It’s All About The Tax
Italian gambling tax revenue reached EUR 11.37 billion (£9.79 billion) in the period from January to November 2010, while in the UK the tax revenue for the same period was £1.42 billion.

For the full year 2009 Gross Gaming Yield (GGY) for the whole UK gambling industry was equivalent to US$ 18 billion while Italian GGY was US$20.2 billion, a difference of 12%. Why, then, is there such a dramatic difference in tax revenue between the two markets?
Italian tax revenues derived from betting and gaming are equivalent to 3% of all tax collected while in the UK is it only 0.3%. This difference is mainly due to the gambling tax mechanisms the two governments have chosen to employ. The UK taxation model is based on gross profits, whereas the Italian model is largely based on turnover.
In the UK, for example, general betting duty is charged at 15% gross profits (money staked minus players’ winnings).
The UK gambling taxation system is straight forward compared to the Italian one, where rates range from 3% to 20% depending on the bet, and from 43% to 53% depending on the lottery.
And in the Italian Internet poker sector, where the tax is on gross profits, there are one-off payments for licences that range from €300,000 to operators with existing trading history to EUR 1.5 million for start-ups.
The system is deliberately designed to maximise the flow of revenues toward the Italian Treasury’ coffers and the Italian Economic and Finance Ministry does not hide this intention. 

 In the UK the 15% tax on gross profits is considered by many Internet gambling operators as being too high so they have decided to locate their operations to “white listed” offshore jurisdictions such as Gibraltar, Isle of Man, Alderney, and Malta where the level of tax is considerably lower. Ladbrokes and William Hill, two of the giants of UK retail bookmaking, moved their online operations to Gibraltar in 2009 to take advantage of lower taxes.
In contrast, the Italian government in its 2010 Finance Bill (called The Stability Law), took an aggressive stance against operators located in offshore jurisdictions that take money from Italian customers. Although bookmakers that work from offshore jurisdictions are technically operating outside Italian law, they could find themselves with an Italian tax bill at the end of the year, which will be based on an estimate of turnover calculated by AAMS, the Italian gaming authority.
The Stability Law, which was enacted on the 1 January 2011, has additional measures and sanctions for those who try to avoid paying betting duties and provides tighter supervision of slot machines operators. These strict measures are a touch ironic for a country which is famed for not doing enough to combat widespread tax evasion in other economic sectors.

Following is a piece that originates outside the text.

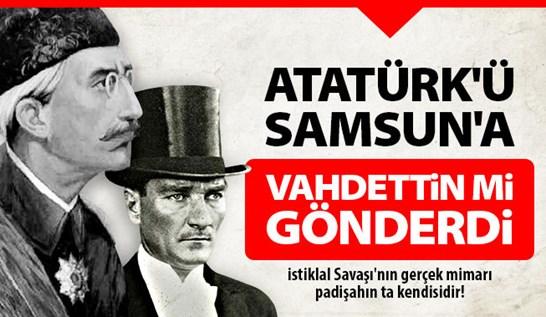 Atatürkü samsuna Vahdettin mi gönderdi, atatürkü samsuna padisah mi gönderdi, m. kemali samsuna Vahdettin mi gönderdi, m. kemali anadoluya vahdettin mi gönderdi, atatürkü anadoluya padisah mi gönderdi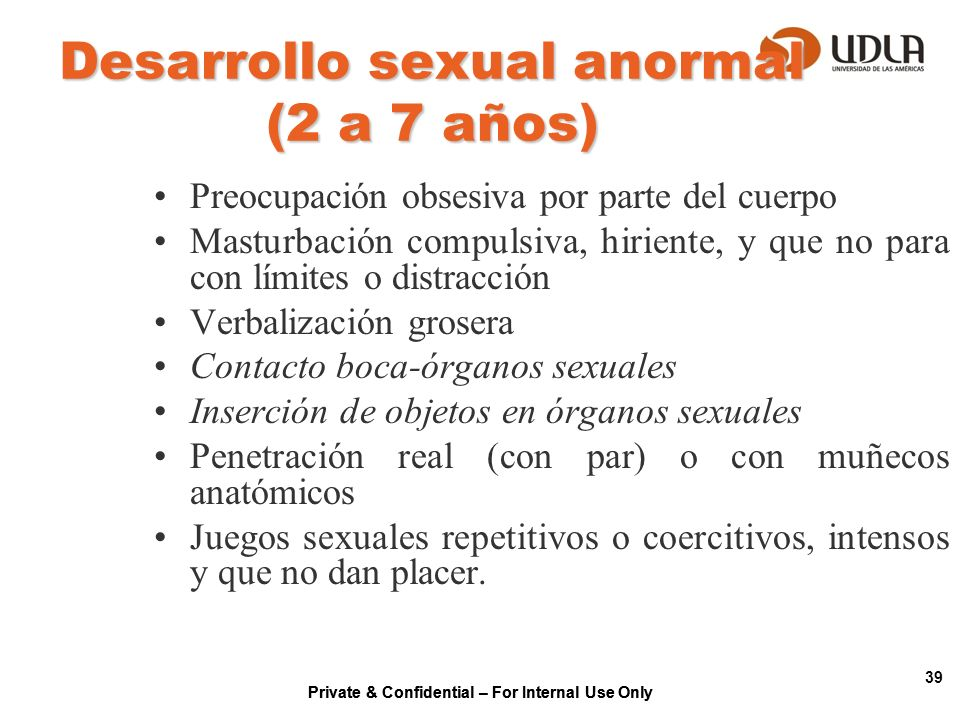 Private & Confidential – For Internal Use Only 39 Desarrollo sexual anormal (2 a 7 años) Preocupación obsesiva por parte del cuerpo Masturbación compu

The big question now is, in this difficult economic climate, will other cash-strapped governments follow the Italian lead. In France ARJEL, the French Regulatory Authority, has imposed an 8.5% tax on all betting stakes. This high turnover tax has caused some firms to withdraw from the French market on the basis that they don’t believe they can make any profit under the those tax conditions.
It seems that the main thrust behind the haste of many governments to regulate the internet gambling sector is revenue generation for themselves. But if the tax system is punitive, they could end up with very little.